Se pensate però che i cosiddetti millenials siano gli unici in grado di padroneggiare il fenomeno fake news, vi sbagliate di nuovo: l’Università di Stanford ha condotto una ricerca lunga un anno sulle fake news e su come vengono recepite dai ragazzi, somministrando questionari agli studenti -dalle scuole medie all’università-in 12 stati USA. I risultati sono sconfortanti: oltre l’80% non è riuscito a distinguere una notizia dal native advertising, cioè un contenuto sponsorizzato (con regolare dicitura) che contiene una storia creata ad arte. (Qui i risultati integrali della ricerca)
Fake news, come difendersi
Come ci si difende allora dalle fake news, quelle che circolano sulle nostre time line di Facebook utilizzando foto, meme e slogan che diventano virali? (Basti pensare alla famosa foto con il presidente Pertini che incita ad usare “mazze e pietre”, diventato lo slogan del movimento dei forconi e condiviso diverse migliaia di volte)
Seguendo qualche semplice regola, dettata sia dal buon senso che seguendo i consigli di Melissa Zimdars, docente di Comunicazione e Media al Merrimack College in Massachusett:
Fare attenzione alle estensioni strane dei siti da cui provengono le news (l’estensione .io o com.co non è mai buon segno), controllare sempre altre fonti, cercare il nome del giornalista che ha scritto il pezzo su Google, controllare sempre se si tratta di un blog, di un sito amatoriale o di uno istituzionale (esiste la sezione “about us” o in alternativa, googlare anche il nome del sito), cercare di capire in che data è stato scritto l’articolo, non fermarsi solo al titolo ma leggere l’intero articolo e soprattutto svolgere queste verifiche prima di condividere l’articolo sui social network.
La notizia del giorno è che due noti network americani (BuzzFeed News e New York Times) hanno pubblicato delle ricerche che mettono in dubbio la regolarità delle prossime elezioni politiche italiane proprio per il rischio fake news.

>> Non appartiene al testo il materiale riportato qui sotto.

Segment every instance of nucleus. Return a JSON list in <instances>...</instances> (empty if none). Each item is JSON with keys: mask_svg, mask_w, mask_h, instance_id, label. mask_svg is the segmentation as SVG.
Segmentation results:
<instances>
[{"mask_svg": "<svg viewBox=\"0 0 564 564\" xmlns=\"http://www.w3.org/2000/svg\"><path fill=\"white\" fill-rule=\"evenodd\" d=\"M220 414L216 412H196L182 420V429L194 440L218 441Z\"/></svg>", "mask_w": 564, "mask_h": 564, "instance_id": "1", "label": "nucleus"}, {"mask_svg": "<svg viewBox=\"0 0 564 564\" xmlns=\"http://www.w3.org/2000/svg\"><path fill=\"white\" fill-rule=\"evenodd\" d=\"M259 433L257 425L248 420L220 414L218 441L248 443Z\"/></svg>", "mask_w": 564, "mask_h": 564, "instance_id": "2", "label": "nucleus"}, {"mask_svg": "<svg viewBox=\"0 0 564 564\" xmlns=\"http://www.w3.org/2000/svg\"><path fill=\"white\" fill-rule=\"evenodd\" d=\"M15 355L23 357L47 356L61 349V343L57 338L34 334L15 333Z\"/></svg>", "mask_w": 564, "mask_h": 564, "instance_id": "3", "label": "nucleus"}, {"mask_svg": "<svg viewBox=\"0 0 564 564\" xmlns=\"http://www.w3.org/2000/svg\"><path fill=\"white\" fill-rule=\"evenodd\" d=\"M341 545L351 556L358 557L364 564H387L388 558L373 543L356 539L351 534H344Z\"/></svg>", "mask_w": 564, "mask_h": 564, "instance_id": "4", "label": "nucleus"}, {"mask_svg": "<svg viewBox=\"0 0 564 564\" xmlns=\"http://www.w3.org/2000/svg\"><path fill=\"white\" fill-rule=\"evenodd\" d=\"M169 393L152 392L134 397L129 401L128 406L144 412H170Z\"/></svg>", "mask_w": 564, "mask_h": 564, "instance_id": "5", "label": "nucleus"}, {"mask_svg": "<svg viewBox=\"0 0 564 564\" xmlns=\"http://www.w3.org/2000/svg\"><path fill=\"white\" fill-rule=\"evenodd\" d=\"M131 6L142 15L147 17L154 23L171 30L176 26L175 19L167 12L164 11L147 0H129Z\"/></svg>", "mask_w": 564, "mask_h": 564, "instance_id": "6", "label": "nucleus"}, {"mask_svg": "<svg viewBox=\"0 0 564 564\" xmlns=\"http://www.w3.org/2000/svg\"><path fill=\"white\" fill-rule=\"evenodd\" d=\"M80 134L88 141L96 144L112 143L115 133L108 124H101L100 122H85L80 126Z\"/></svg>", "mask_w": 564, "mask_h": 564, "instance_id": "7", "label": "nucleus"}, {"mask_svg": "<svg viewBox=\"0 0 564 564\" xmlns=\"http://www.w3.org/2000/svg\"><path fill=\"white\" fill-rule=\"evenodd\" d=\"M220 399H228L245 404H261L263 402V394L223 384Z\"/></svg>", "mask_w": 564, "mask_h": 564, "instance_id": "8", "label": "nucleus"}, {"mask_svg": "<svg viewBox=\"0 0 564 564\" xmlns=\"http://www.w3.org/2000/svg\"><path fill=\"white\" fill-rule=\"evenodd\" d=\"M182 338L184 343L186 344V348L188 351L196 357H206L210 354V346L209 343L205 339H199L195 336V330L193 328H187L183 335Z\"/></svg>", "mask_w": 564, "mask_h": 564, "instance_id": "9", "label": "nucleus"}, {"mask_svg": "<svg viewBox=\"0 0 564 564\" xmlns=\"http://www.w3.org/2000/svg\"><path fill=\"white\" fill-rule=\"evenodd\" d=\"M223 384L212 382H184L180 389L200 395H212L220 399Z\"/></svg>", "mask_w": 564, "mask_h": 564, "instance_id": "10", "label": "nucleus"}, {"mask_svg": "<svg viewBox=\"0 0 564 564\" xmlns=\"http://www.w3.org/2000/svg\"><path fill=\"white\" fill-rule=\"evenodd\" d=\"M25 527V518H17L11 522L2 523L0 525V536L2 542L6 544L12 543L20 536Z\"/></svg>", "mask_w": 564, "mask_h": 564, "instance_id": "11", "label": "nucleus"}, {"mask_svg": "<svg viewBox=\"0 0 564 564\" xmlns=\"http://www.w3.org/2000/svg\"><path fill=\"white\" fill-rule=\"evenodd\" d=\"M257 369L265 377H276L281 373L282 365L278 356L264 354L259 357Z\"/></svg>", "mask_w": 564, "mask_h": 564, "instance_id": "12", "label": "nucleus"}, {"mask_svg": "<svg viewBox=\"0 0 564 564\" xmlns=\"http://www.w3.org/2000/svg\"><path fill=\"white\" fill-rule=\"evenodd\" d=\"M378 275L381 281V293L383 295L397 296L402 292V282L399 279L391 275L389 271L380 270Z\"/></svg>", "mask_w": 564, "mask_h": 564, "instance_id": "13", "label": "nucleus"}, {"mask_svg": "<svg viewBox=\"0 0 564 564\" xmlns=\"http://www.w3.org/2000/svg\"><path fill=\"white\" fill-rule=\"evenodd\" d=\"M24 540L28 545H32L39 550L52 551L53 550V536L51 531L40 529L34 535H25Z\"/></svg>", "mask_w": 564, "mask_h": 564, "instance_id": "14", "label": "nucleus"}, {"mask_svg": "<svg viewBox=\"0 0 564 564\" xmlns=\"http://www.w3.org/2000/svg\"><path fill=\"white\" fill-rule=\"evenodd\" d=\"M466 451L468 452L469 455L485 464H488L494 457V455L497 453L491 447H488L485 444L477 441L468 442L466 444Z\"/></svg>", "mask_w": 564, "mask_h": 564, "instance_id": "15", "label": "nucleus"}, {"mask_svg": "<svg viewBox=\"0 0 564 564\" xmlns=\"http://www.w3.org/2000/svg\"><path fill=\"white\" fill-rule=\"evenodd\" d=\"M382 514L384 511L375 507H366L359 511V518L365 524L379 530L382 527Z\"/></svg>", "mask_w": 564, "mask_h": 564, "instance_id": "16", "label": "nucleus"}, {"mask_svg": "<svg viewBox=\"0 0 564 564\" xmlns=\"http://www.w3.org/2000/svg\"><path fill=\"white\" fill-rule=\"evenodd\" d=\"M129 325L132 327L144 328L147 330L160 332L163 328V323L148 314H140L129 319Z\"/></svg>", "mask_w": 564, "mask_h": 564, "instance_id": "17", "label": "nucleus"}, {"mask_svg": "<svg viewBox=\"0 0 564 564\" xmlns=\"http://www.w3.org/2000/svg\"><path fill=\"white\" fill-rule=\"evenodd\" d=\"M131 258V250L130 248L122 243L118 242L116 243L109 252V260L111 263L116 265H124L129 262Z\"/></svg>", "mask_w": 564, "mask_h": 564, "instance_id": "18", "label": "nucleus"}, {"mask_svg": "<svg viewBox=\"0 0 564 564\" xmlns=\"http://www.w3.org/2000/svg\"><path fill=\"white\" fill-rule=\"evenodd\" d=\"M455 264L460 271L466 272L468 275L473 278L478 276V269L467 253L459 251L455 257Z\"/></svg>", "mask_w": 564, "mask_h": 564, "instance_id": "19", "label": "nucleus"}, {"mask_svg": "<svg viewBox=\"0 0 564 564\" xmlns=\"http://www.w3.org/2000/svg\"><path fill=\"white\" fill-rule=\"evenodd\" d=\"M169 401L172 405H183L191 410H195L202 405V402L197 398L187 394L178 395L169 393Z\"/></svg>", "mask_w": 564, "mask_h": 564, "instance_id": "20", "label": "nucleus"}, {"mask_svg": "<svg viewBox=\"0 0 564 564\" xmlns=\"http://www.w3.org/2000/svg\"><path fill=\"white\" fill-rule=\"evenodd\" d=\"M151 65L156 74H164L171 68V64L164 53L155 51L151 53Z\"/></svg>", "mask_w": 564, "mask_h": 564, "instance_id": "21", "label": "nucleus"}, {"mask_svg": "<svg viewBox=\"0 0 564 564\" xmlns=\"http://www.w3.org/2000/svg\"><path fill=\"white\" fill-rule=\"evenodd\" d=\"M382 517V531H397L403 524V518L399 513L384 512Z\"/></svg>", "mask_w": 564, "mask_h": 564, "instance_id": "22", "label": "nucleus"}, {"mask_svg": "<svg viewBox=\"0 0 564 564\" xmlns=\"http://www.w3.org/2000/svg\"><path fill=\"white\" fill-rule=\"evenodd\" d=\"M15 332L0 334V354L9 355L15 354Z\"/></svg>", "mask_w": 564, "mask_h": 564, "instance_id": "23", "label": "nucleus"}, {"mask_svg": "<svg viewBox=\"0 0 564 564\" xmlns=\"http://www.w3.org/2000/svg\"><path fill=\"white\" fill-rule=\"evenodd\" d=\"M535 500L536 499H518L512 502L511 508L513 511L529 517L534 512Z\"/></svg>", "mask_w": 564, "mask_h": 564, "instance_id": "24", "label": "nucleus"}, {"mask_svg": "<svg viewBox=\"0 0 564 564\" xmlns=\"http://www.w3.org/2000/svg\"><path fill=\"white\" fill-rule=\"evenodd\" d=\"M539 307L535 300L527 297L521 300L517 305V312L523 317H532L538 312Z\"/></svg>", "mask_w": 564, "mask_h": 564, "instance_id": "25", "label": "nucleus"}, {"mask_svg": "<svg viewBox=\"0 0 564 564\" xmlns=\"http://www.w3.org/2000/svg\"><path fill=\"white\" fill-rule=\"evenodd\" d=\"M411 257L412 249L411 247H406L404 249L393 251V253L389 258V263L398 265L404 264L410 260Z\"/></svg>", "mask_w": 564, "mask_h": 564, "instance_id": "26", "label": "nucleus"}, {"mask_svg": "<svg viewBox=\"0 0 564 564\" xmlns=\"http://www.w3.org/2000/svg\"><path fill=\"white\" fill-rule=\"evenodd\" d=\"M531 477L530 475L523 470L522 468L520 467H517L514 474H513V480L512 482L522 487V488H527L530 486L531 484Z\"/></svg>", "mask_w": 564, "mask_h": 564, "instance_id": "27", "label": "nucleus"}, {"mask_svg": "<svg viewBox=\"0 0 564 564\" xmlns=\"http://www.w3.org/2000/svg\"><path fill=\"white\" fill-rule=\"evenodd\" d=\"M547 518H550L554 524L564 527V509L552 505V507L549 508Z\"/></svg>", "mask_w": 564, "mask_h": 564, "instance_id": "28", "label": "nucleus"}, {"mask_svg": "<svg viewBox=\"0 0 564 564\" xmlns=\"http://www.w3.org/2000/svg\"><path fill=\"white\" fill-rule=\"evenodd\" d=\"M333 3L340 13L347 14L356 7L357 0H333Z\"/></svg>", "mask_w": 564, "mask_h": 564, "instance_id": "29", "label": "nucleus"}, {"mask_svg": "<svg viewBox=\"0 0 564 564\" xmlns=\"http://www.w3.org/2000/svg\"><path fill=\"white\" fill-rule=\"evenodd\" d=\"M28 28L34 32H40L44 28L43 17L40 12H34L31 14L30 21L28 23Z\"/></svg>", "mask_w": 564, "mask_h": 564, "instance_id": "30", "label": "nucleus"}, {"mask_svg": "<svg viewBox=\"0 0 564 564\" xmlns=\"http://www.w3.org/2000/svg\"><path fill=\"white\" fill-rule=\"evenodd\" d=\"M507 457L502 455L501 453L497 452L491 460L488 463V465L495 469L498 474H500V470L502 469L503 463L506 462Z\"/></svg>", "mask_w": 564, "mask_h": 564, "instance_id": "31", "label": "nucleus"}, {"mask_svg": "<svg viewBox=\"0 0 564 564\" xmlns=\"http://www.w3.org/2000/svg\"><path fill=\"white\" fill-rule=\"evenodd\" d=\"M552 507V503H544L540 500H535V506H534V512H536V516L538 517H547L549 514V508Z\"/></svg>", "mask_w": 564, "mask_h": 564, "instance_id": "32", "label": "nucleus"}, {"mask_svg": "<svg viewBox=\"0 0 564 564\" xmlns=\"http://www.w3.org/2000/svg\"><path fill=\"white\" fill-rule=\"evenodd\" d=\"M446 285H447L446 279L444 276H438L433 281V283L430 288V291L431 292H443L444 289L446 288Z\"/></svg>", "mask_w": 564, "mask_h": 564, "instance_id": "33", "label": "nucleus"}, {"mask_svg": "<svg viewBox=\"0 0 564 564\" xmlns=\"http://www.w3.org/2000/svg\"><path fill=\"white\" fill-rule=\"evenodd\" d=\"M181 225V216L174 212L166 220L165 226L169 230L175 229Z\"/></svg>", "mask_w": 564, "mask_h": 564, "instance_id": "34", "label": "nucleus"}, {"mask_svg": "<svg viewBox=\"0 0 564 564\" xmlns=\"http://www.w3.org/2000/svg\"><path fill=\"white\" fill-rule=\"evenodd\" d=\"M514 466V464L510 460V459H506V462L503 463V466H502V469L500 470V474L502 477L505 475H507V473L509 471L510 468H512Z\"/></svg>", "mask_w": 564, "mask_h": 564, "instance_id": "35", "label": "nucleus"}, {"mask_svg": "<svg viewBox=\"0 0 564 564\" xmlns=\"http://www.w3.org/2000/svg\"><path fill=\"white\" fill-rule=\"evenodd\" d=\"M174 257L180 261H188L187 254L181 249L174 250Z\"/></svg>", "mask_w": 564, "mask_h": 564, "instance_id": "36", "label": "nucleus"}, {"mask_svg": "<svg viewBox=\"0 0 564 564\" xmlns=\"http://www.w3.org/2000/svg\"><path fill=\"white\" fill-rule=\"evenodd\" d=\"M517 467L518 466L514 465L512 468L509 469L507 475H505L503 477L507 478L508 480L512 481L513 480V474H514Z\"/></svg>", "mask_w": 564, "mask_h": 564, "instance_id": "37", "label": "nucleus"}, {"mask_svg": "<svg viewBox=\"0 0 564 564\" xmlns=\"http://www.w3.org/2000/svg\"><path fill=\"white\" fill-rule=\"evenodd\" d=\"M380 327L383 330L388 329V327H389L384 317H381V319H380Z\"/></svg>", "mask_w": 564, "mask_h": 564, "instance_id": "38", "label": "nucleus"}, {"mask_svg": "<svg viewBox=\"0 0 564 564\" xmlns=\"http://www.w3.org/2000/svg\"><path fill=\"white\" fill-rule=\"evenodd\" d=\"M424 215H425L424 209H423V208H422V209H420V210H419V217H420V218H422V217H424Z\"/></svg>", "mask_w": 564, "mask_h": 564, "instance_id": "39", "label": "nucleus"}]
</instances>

E l’FBI sta ancora indagando sugli hacker russi che avrebbero favorito l’elezione del presidente Trump spostando consensi anche grazie alle notizie false sul web. Durante l’ultima Leopolda l’ex premier Renzi ha parlato di una regia straniera che diffonde fake news e che vede uniti movimenti all’opposizione come la Lega Nord e il Movimento 5 Stelle.
L’argomento dunque esce dall’accademia ed entra nella vita di tutti noi, cittadini elettori: saremo in grado di capire cosa è vero e cosa no, cosa stanno cercando di farci credere e di quali battaglie cercheranno di farci sostenitori? Saremo in grado di ragionare con la testa e non con la famosa “pancia”?
La sfida del nuovo millennio è proprio questa.